Al posto di Barney ci sono io

Al posto di Barney ci sono io

Mi chiamo Barney Gumble, ho 40 anni, sono single e bevo”. Con queste parole inizia un capolavoro di cortometraggio che riuscirà a vincere il “Film Festival di Springfield”, sesta stagione dei Simpson. Ora, non fosse per il nome, potrei dire le stesse cose. Certo, non sono finito agli Alcolisti Anonimi, però sì, ogni tanto mi ritrovo a citare queste parole e a pensare, in cuor mio, che al posto di Barney ci sono io. Non sono ancora giallo, ma non si può mai sapere.
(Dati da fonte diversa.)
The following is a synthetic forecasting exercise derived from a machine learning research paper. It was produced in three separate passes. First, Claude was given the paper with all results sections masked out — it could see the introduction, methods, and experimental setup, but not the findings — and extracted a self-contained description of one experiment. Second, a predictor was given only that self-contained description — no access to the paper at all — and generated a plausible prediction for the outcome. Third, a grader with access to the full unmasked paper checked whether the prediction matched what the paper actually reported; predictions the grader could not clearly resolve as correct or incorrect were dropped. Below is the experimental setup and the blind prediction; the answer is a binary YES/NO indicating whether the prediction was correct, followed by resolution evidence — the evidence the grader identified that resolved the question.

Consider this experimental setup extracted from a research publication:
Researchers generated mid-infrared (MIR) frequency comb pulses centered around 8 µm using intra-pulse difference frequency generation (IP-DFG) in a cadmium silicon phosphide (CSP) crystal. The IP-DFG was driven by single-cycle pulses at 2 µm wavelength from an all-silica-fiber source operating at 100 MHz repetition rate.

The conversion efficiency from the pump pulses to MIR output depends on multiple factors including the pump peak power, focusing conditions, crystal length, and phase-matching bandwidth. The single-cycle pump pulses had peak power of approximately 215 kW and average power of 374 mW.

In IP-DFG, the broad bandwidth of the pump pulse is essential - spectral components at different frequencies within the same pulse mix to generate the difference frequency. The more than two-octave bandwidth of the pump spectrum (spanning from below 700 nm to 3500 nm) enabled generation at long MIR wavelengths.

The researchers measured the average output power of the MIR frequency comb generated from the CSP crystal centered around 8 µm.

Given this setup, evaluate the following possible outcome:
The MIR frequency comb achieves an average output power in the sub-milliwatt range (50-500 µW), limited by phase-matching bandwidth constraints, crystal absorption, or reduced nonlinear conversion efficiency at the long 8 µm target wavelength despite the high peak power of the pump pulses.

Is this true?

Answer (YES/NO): NO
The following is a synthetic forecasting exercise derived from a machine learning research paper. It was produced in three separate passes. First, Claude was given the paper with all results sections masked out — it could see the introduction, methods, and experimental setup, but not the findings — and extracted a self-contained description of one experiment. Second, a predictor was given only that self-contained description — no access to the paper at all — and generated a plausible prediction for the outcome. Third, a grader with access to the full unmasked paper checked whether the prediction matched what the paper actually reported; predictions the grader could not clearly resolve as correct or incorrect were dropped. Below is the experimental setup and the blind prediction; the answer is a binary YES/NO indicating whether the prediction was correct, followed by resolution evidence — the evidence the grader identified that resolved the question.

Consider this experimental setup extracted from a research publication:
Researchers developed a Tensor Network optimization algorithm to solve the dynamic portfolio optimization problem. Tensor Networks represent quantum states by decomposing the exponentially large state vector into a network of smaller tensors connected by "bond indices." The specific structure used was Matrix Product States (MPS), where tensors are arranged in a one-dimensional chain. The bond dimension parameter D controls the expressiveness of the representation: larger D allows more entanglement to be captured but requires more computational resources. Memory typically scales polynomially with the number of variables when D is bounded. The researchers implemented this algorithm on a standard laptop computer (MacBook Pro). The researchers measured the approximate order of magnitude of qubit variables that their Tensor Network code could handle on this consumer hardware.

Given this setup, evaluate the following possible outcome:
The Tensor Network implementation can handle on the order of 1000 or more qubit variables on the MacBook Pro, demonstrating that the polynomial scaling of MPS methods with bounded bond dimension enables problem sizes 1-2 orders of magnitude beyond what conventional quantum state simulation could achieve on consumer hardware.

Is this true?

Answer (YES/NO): YES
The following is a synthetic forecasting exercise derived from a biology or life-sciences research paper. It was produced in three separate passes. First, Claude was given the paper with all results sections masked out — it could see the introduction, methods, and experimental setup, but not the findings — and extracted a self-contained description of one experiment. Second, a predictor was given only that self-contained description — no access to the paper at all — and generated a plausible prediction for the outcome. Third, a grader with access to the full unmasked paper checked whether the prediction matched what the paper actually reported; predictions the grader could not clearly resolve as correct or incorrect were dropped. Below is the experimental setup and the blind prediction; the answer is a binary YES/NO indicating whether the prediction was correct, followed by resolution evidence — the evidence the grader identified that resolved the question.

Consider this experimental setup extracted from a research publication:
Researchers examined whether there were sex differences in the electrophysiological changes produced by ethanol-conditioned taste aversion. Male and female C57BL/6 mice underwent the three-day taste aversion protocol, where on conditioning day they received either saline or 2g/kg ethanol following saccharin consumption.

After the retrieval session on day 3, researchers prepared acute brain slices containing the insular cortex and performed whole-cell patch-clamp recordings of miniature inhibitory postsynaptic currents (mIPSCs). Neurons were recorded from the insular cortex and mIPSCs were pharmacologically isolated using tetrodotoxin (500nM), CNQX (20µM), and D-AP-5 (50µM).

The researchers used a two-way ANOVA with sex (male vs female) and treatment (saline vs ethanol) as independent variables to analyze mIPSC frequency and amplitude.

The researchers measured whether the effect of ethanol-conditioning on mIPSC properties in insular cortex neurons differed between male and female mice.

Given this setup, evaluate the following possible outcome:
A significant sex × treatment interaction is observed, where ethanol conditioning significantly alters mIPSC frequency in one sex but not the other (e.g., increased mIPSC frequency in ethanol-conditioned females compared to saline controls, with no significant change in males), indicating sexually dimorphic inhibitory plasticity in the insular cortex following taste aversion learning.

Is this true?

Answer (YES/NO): NO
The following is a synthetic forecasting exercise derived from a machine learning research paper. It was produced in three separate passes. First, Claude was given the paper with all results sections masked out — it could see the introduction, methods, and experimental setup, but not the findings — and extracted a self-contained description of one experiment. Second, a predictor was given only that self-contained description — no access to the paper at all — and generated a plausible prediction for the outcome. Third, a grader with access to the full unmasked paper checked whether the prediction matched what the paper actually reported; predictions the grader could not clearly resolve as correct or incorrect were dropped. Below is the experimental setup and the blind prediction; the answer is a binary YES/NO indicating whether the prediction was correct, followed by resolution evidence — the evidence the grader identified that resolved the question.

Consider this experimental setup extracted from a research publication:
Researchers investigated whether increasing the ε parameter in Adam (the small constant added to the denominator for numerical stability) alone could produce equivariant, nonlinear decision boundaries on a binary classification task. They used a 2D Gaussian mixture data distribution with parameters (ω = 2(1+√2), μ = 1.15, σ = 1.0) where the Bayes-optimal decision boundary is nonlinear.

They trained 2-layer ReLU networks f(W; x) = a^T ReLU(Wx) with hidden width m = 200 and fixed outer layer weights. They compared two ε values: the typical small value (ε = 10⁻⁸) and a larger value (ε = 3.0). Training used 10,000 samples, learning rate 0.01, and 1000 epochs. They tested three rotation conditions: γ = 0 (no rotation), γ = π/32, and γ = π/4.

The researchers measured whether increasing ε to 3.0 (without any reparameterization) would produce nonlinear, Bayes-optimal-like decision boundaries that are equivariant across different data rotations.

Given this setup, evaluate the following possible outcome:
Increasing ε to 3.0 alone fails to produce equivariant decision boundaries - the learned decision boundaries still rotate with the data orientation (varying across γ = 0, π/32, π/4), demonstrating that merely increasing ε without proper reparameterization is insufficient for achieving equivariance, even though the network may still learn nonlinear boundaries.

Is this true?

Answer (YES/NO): NO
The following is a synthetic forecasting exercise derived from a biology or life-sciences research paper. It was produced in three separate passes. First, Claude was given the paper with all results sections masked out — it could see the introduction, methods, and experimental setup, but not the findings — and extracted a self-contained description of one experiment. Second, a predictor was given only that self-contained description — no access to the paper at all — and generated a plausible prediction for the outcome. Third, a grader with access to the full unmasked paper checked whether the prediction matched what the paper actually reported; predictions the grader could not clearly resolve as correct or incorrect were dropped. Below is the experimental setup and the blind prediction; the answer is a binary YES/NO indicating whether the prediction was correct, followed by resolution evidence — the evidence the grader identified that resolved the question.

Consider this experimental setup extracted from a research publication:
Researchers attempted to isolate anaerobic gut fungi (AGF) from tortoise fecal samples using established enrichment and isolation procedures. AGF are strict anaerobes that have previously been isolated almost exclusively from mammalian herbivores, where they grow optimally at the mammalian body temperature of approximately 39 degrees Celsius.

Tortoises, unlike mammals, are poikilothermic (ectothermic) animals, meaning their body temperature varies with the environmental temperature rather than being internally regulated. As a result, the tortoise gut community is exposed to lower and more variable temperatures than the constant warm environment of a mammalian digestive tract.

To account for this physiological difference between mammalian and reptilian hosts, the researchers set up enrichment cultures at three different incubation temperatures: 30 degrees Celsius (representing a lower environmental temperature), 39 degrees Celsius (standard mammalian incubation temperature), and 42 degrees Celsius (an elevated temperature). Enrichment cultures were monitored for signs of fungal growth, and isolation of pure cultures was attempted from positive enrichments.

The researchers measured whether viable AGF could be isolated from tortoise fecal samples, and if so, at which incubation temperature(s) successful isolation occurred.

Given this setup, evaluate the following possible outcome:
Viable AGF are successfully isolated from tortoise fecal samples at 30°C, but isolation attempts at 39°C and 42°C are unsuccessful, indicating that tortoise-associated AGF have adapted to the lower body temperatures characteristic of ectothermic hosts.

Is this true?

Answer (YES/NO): NO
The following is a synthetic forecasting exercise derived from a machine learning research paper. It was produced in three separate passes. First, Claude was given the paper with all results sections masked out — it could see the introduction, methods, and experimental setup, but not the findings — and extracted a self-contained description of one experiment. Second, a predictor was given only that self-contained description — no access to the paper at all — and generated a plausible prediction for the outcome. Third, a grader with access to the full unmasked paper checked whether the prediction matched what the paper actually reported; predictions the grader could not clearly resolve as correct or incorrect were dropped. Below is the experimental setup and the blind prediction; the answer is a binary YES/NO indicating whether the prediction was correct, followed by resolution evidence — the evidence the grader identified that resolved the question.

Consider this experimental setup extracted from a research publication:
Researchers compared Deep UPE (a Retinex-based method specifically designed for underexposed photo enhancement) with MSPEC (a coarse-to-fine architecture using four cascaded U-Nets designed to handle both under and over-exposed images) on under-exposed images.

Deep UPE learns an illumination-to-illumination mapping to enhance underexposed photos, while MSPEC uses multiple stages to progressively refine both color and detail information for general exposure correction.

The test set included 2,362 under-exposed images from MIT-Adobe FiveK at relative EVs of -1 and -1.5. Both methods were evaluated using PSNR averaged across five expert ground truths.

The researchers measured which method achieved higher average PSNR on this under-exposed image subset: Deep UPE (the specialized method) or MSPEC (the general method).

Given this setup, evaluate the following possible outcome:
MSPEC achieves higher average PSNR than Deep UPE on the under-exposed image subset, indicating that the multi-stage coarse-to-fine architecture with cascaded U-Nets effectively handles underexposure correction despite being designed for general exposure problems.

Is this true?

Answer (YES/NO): YES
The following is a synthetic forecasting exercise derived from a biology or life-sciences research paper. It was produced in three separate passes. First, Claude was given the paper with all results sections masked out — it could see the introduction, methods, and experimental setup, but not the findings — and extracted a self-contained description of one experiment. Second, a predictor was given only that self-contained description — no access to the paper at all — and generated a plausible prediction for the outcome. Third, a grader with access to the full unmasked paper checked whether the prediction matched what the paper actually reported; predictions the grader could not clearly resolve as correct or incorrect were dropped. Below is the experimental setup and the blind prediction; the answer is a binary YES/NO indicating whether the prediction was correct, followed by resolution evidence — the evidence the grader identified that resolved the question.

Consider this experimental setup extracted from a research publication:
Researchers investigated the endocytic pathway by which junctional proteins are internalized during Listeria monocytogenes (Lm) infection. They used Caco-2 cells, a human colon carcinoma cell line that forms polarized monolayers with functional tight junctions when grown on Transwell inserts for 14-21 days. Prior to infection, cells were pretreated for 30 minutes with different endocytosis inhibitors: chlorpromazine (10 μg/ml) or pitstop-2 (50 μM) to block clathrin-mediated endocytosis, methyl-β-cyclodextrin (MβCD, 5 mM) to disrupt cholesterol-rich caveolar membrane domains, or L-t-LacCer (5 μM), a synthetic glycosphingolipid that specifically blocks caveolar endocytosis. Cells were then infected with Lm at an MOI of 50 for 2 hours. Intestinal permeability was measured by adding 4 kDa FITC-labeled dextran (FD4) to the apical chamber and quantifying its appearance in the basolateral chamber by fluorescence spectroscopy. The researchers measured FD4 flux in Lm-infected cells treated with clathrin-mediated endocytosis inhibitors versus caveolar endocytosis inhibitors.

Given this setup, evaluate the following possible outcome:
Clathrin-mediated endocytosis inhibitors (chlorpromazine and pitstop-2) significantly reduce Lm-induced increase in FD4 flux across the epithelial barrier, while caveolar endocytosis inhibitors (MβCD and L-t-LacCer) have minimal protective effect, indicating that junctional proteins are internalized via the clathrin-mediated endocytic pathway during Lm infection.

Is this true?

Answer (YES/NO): NO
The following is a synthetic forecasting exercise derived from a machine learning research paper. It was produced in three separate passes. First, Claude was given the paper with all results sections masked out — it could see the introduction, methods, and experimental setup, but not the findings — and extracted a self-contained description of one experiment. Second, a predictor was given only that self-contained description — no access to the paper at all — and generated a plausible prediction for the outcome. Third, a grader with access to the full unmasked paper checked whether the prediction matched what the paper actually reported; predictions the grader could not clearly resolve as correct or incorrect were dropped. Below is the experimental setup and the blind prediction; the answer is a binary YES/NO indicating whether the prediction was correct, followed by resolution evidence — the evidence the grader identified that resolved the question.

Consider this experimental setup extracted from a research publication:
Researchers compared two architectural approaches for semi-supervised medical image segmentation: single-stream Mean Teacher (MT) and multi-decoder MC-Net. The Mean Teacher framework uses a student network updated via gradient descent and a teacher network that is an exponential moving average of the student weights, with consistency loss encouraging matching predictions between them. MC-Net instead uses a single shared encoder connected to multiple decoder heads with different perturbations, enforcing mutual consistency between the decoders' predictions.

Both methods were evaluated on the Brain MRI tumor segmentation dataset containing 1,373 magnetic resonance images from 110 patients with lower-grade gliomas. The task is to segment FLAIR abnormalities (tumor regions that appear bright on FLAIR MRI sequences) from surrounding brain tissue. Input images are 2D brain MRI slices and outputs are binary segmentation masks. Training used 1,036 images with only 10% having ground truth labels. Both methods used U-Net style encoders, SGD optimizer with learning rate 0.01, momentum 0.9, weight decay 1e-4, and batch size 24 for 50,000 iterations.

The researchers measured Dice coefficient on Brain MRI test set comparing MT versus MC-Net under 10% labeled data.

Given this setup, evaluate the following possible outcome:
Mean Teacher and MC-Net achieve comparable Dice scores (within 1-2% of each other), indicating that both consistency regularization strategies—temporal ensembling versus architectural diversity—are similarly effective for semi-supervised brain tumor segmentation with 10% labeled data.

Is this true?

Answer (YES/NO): YES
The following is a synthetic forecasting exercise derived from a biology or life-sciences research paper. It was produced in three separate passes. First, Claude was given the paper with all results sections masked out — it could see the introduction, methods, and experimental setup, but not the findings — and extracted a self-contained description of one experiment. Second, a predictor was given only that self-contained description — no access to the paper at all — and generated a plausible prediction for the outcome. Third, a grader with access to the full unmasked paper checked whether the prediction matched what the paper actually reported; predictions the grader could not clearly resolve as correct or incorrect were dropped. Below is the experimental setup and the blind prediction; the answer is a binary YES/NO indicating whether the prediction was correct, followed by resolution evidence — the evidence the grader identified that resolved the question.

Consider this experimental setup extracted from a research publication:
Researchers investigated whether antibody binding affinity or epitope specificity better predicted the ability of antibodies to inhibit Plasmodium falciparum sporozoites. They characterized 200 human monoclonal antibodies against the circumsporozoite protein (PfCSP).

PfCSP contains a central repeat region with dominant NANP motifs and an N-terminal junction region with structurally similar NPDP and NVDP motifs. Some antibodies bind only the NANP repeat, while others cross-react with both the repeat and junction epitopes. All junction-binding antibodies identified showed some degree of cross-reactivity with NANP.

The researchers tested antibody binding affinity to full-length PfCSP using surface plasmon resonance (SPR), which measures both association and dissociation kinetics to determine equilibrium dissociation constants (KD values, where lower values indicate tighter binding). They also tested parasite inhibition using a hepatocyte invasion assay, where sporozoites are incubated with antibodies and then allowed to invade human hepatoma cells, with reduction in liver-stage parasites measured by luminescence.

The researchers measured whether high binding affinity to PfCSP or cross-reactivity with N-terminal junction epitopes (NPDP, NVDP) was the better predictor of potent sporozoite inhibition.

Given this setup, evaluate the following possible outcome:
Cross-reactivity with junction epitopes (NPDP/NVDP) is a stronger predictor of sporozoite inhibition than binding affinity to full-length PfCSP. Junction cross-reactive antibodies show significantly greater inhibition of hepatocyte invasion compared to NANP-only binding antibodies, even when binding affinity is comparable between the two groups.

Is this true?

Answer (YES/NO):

Lo sapevo, era nel destino stesso del cammino che avevo scelto. Un pomeriggio, a fine lezione, primo anno del Centro Sperimentale, Giancarlo Giannini – che era il supervisore del corso e soprattutto una specie di dio asgardiano della recitazione, una specie di Thor e Loki fusi in un’unica divinità – sganciò la mina: “Passerete la vostra vita ad aspettare che il telefono squilli!”.

Bùm. A vent’anni fai il tuo sorriso sornione e nemmeno hai bisogno di dirlo, ce l’hai scritto in faccia, che tu col cavolo che farai quella fine.

E poi, quella fine, la fai. Per forza. Perché noi siamo con una tavola da surf a cercare di tenere l’equilibrio dopo aver scelto di surfare sulle onde di Point Break, quelle più difficili.

E poi è arrivato anche il Covid. E ai provini non ci vai più nemmeno.

Adesso ti danno il testo e ti dicono di fare un “selftape”. Praticamente: chiedi a qualcuno di darti le battute e di reggere il telefono mentre ti fai un video, e inizi a pregare che lo vedano. Certo, c’è da dire che i direttori di casting italiani sono tra i migliori in assoluto e li vedono tutti. Però tu, al terzo rifiuto, inizi a cercare colpevoli. E con qualcuno te la devi prendere. E allora, sicuro, non l’hanno visto bene. Colpa loro. E non hai mai il coraggio di dirti che quel qualcuno, il colpevole, sei tu. Perché sei tu. E io ne sono certo, perché tutte le volte che non ho passato un provino, ormai lo so, è sempre stata colpa mia. Poi non è vero, eh: magari arriva semplicemente uno più bravo o più giusto. Perché la verità è che di “raccomandati”, ragazzi, ce ne sono ben pochi. Pochissimi. Sono solo un altro alibi che ci diamo quando non abbiamo quel coraggio lì, di dire che è colpa nostra. Io l’ho capito, che era colpa mia. Te ne accorgi quando vai a fare un provino e ti rode, pensi che il mondo ce l’abbia con te e ti comporti di conseguenza. Ma chi cazzo te lo fa fare? Ma stai a casa a vedere un film e poi a scrivere sui social che quel film era una merda. Eh, già. Agli attori sotto i 30 anni bisognerebbe levare i social. Aspettate un attimo a urlarmi “Ok, boomer!” perché avreste ragione ma forse ne avrei anche io. Lasciate i commenti perentori e tranchantai vecchi come me e ai tuttologi di internet, a quelli che non ce l’hanno  fatta e che magari non c’hanno nemmeno provato, e insultano tutti affastellando le loro motivazioni di quegli alibi che dovremmo cercare di evitare. Il livore, voi, non ve lo potete permettere. Io ho smussato gli angoli. Me li ricordo ancora quegli “Ammazza che merda!” a dei film che poi, quando mi ci son ritrovato io, mi han fatto vergognare di averli detti. Perché puoi anche vincere a Cannes e Berlino, ma certi scheletri ce li abbiamo tutti. Per fortuna.

Perché vuol dire che abbiamo avuto una carriera lunga. Quelli, i rancori, lasciateli a chi fa un altro mestiere ma che vuole insegnarvi il cinema. Che anche fare il critico è un lavoro, e non basta una pagina social o un profilo. Anzi. Non basta un “seguito”. Perché poi, da duemila anni, la gente sceglie Barabba. E poi il telefono non squilla mai. Perché passate per stronzi. E per essere stronzi e lavorare tanto, bisogna che siate bravi bravi bravi. E ce n’è già uno, così, in Italia. Ed è quello che ha 40 anni, è single, e beve. E magari vince il Film Festival di Springfield. Ma non disperate: la statuetta, alla fine, la prende sempre il vecchietto a cui tirano una pallonata all’inguine.

Provate almeno a fare la parte del pallone. Io faccio il vecchietto.